----- SUPPLIED RECORDS -----

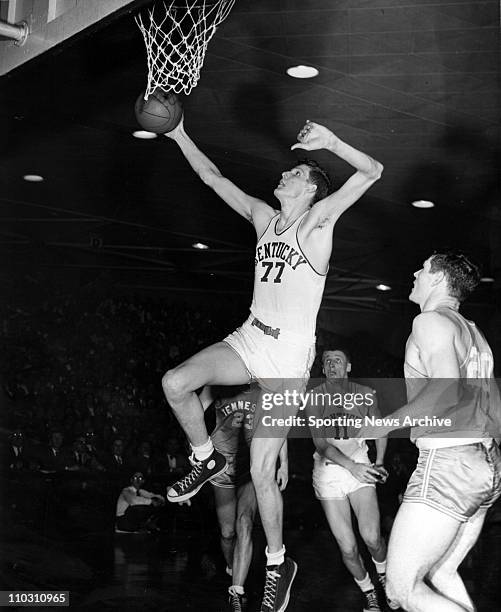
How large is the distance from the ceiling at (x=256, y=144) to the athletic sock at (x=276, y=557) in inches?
57.0

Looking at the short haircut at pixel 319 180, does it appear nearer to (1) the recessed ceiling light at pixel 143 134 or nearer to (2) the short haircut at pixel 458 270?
(2) the short haircut at pixel 458 270

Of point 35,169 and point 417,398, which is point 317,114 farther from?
point 35,169

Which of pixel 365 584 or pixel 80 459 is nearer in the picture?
pixel 365 584

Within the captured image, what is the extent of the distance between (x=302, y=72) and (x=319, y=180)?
2.79ft

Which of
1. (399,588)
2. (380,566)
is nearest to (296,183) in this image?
(380,566)

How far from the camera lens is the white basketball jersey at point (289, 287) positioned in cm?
513

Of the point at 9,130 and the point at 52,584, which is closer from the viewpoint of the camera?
the point at 52,584

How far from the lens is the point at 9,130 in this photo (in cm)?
716

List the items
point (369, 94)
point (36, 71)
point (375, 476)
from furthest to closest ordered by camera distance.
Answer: point (36, 71) < point (369, 94) < point (375, 476)

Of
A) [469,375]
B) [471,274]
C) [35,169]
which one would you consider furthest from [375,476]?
[35,169]

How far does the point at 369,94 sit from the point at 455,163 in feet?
2.33

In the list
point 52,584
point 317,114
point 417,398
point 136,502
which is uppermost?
point 317,114

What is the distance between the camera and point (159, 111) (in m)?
5.53

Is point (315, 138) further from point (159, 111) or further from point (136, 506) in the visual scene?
point (136, 506)
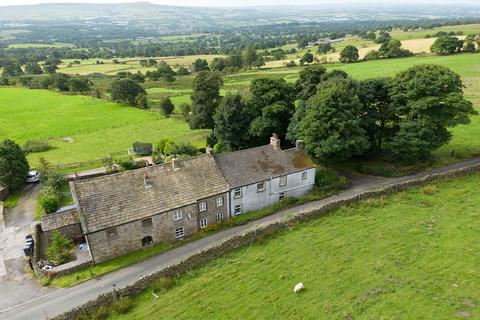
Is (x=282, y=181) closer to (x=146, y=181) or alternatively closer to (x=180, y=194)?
(x=180, y=194)

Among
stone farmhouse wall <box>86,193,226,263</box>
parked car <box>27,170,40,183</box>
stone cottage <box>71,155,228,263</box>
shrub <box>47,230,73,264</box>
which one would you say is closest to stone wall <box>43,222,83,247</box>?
shrub <box>47,230,73,264</box>

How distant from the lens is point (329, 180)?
3988 centimetres

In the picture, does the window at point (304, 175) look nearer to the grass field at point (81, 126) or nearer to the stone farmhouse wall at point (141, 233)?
the stone farmhouse wall at point (141, 233)

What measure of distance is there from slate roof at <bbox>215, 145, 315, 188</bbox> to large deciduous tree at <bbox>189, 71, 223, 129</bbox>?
25.0m

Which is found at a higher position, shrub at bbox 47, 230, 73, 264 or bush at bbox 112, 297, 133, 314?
bush at bbox 112, 297, 133, 314

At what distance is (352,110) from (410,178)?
1039 cm

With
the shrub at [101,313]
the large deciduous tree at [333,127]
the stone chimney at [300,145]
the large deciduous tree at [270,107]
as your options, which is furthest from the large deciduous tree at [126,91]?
the shrub at [101,313]

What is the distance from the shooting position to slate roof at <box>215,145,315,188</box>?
117 ft

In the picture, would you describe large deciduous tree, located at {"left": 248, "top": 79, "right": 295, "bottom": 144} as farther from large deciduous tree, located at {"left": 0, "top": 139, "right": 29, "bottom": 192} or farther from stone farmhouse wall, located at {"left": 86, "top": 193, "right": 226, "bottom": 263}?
large deciduous tree, located at {"left": 0, "top": 139, "right": 29, "bottom": 192}

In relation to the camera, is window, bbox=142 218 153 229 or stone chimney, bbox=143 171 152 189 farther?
stone chimney, bbox=143 171 152 189

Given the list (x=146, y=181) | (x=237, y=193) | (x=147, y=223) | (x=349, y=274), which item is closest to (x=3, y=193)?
(x=146, y=181)

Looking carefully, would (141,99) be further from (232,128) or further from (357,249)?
(357,249)

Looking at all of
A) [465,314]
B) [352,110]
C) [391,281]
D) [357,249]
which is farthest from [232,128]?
[465,314]

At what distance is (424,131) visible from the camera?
4025 cm
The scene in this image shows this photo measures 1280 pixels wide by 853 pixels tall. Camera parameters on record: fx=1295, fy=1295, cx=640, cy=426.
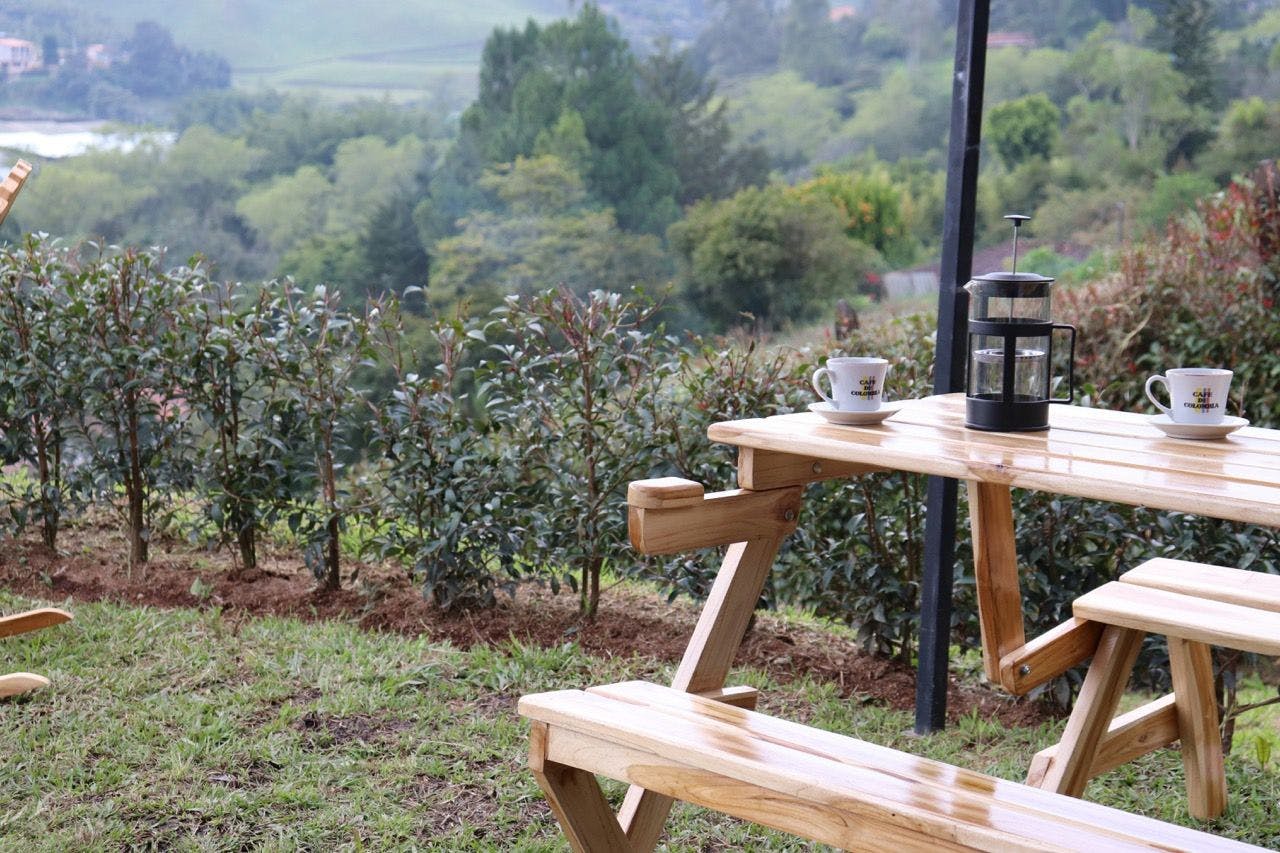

-----

# [GOAL OF THE EXERCISE]
Convert every line of the records above into a JSON list of strings, with one string per line and blank lines left out. Leave the pictures out of the list.

# [THE REPLY]
[
  "How large is the distance from the ceiling at (x=256, y=144) to the athletic sock at (x=276, y=557) in inches?",
  "57.0",
  "Looking at the short haircut at pixel 319 180, does it appear nearer to (1) the recessed ceiling light at pixel 143 134 or nearer to (2) the short haircut at pixel 458 270?",
  "(2) the short haircut at pixel 458 270",
  "Of point 35,169 and point 417,398, which is point 317,114 farther from?",
  "point 35,169",
  "Which of pixel 365 584 or pixel 80 459 is nearer in the picture?",
  "pixel 365 584",
  "Within the captured image, what is the extent of the distance between (x=302, y=72) and (x=319, y=180)?",
  "2.79ft",
  "Which of",
  "1. (399,588)",
  "2. (380,566)",
  "is nearest to (296,183) in this image?",
  "(380,566)",
  "How far from the camera lens is the white basketball jersey at point (289, 287) positioned in cm?",
  "513",
  "Of the point at 9,130 and the point at 52,584, which is closer from the viewpoint of the camera?",
  "the point at 52,584",
  "How far from the lens is the point at 9,130 in this photo (in cm)?",
  "716",
  "List the items",
  "point (369, 94)",
  "point (36, 71)",
  "point (375, 476)",
  "from furthest to closest ordered by camera distance.",
  "Answer: point (36, 71) < point (369, 94) < point (375, 476)",
  "Of",
  "A) [469,375]",
  "B) [471,274]",
  "C) [35,169]",
  "which one would you consider furthest from [375,476]?",
  "[35,169]",
  "How far does the point at 369,94 sit from the point at 455,163 in feet?",
  "2.33",
  "In the list",
  "point 52,584",
  "point 317,114",
  "point 417,398",
  "point 136,502",
  "which is uppermost?",
  "point 317,114",
  "What is the distance between the camera and point (159, 111) (in m)?",
  "5.53",
  "Is point (315, 138) further from point (159, 111) or further from point (136, 506) in the visual scene?",
  "point (136, 506)",
  "Is (x=282, y=181) closer to (x=146, y=181) or alternatively closer to (x=180, y=194)?",
  "(x=180, y=194)",
  "Among",
  "stone farmhouse wall <box>86,193,226,263</box>",
  "parked car <box>27,170,40,183</box>",
  "stone cottage <box>71,155,228,263</box>",
  "shrub <box>47,230,73,264</box>",
  "which one would you say is closest to stone wall <box>43,222,83,247</box>?",
  "shrub <box>47,230,73,264</box>",
  "How distant from the lens is point (329, 180)?",
  "3988 centimetres",
  "In the picture, does the window at point (304, 175) look nearer to the grass field at point (81, 126) or nearer to the stone farmhouse wall at point (141, 233)?",
  "the stone farmhouse wall at point (141, 233)",
  "What measure of distance is there from slate roof at <bbox>215, 145, 315, 188</bbox> to large deciduous tree at <bbox>189, 71, 223, 129</bbox>?",
  "25.0m",
  "Which is found at a higher position, shrub at bbox 47, 230, 73, 264 or bush at bbox 112, 297, 133, 314?",
  "bush at bbox 112, 297, 133, 314",
  "At what distance is (352,110) from (410,178)?",
  "1039 cm",
  "With",
  "the shrub at [101,313]",
  "the large deciduous tree at [333,127]",
  "the stone chimney at [300,145]",
  "the large deciduous tree at [270,107]",
  "as your options, which is furthest from the large deciduous tree at [126,91]?",
  "the shrub at [101,313]",
  "What is the distance from the shooting position to slate roof at <box>215,145,315,188</box>?",
  "117 ft",
  "In the picture, would you describe large deciduous tree, located at {\"left\": 248, \"top\": 79, \"right\": 295, \"bottom\": 144} as farther from large deciduous tree, located at {\"left\": 0, \"top\": 139, \"right\": 29, \"bottom\": 192} or farther from stone farmhouse wall, located at {\"left\": 86, \"top\": 193, \"right\": 226, \"bottom\": 263}?",
  "large deciduous tree, located at {\"left\": 0, \"top\": 139, \"right\": 29, \"bottom\": 192}",
  "In relation to the camera, is window, bbox=142 218 153 229 or stone chimney, bbox=143 171 152 189 farther?",
  "stone chimney, bbox=143 171 152 189",
  "Given the list (x=146, y=181) | (x=237, y=193) | (x=147, y=223) | (x=349, y=274), which item is closest to (x=3, y=193)?",
  "(x=146, y=181)",
  "Looking carefully, would (141,99) be further from (232,128) or further from (357,249)?",
  "(357,249)",
  "Looking at all of",
  "A) [465,314]",
  "B) [352,110]",
  "C) [391,281]",
  "D) [357,249]",
  "which is farthest from [232,128]?",
  "[465,314]",
  "At what distance is (424,131) visible from the camera?",
  "4025 cm",
  "The scene in this image shows this photo measures 1280 pixels wide by 853 pixels tall. Camera parameters on record: fx=1295, fy=1295, cx=640, cy=426."
]